DATA EXCERPTS:
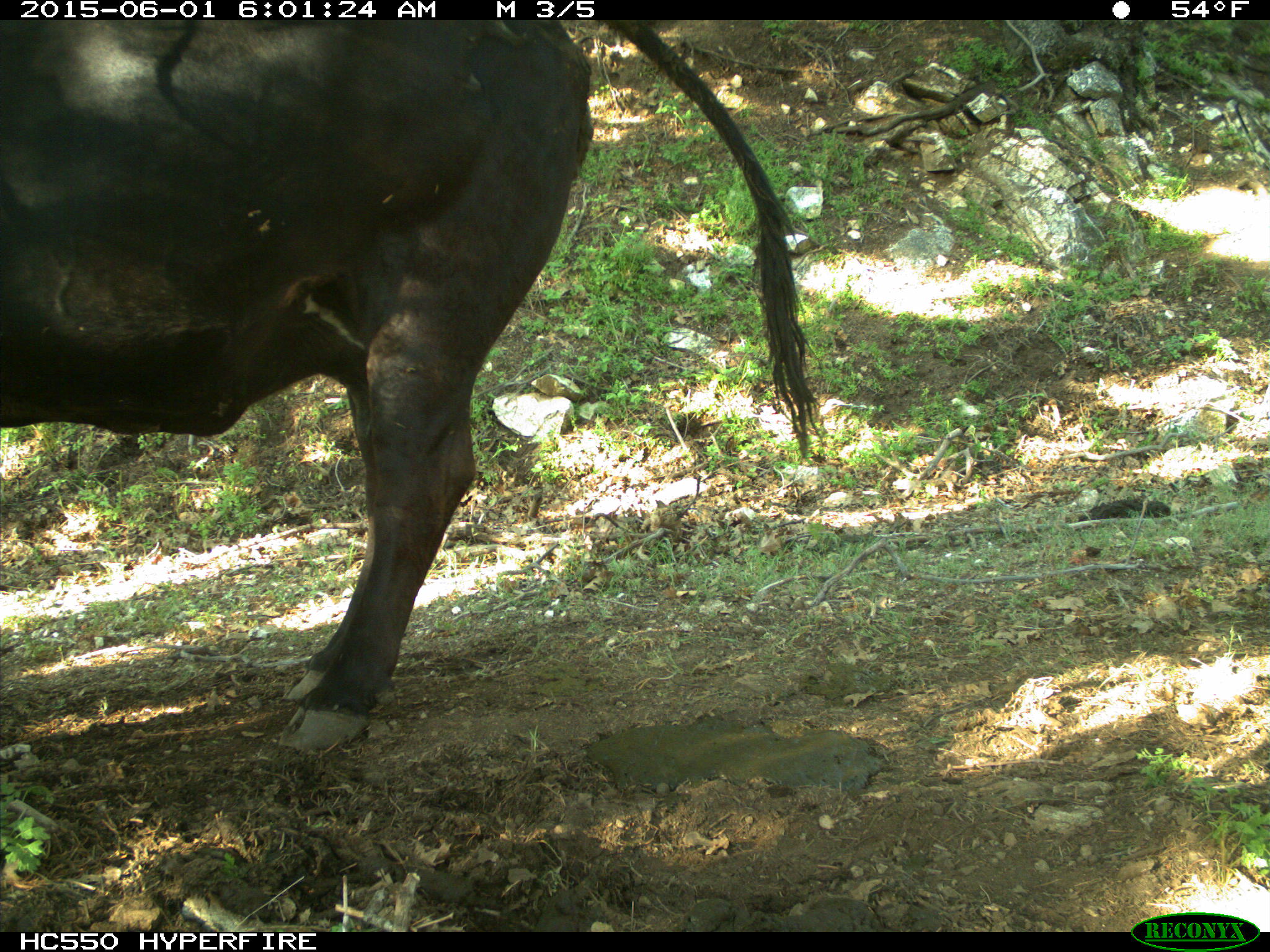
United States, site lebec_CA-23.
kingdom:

* * *

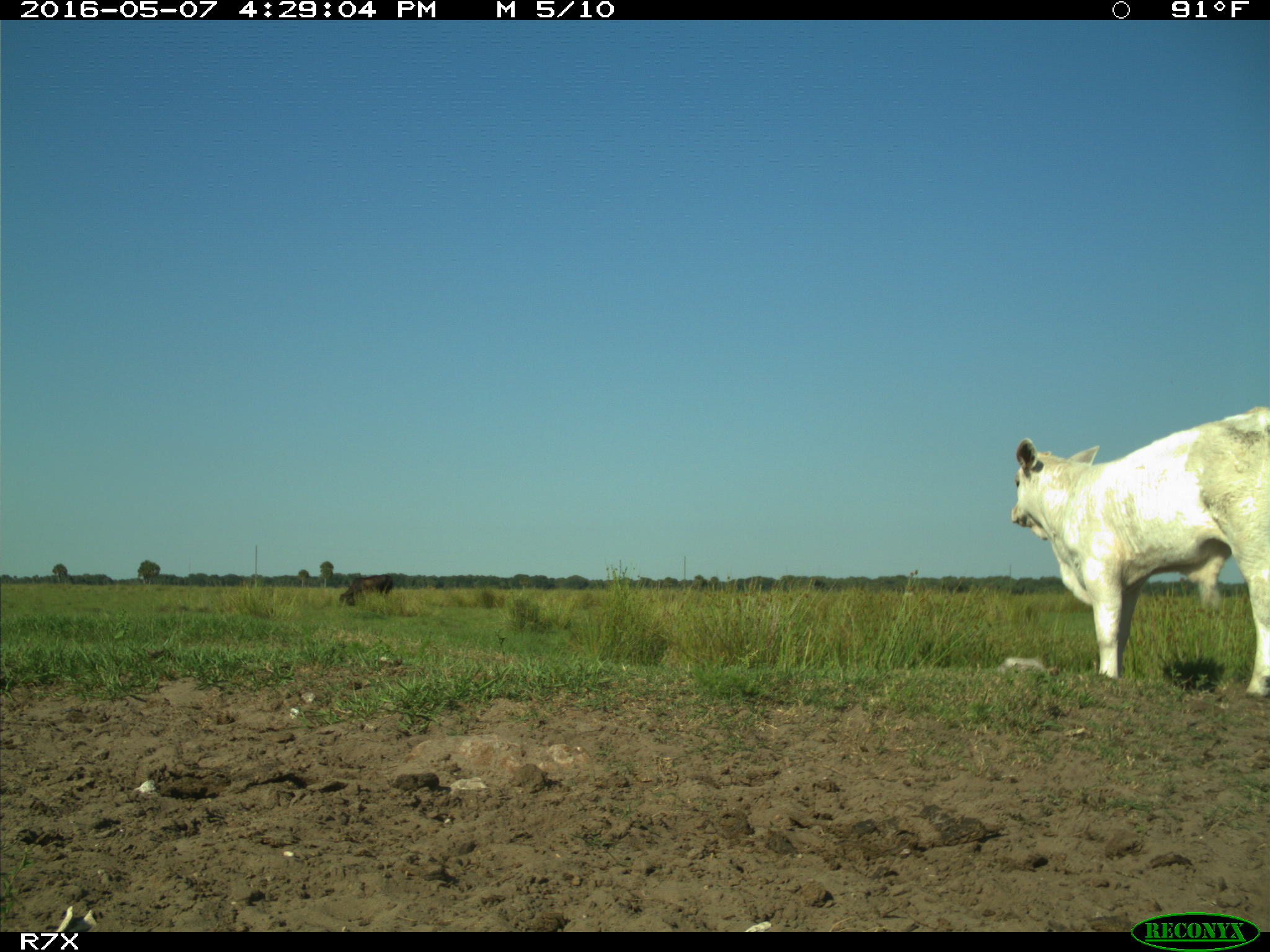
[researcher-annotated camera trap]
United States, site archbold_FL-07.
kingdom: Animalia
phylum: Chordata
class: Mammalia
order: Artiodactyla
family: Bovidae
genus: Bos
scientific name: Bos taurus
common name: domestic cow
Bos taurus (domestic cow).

EXERCISE OBJECTIVE: From the entries above, copy each line holding "United".

RESPONSE AREA:
United States, site lebec_CA-23.
United States, site archbold_FL-07.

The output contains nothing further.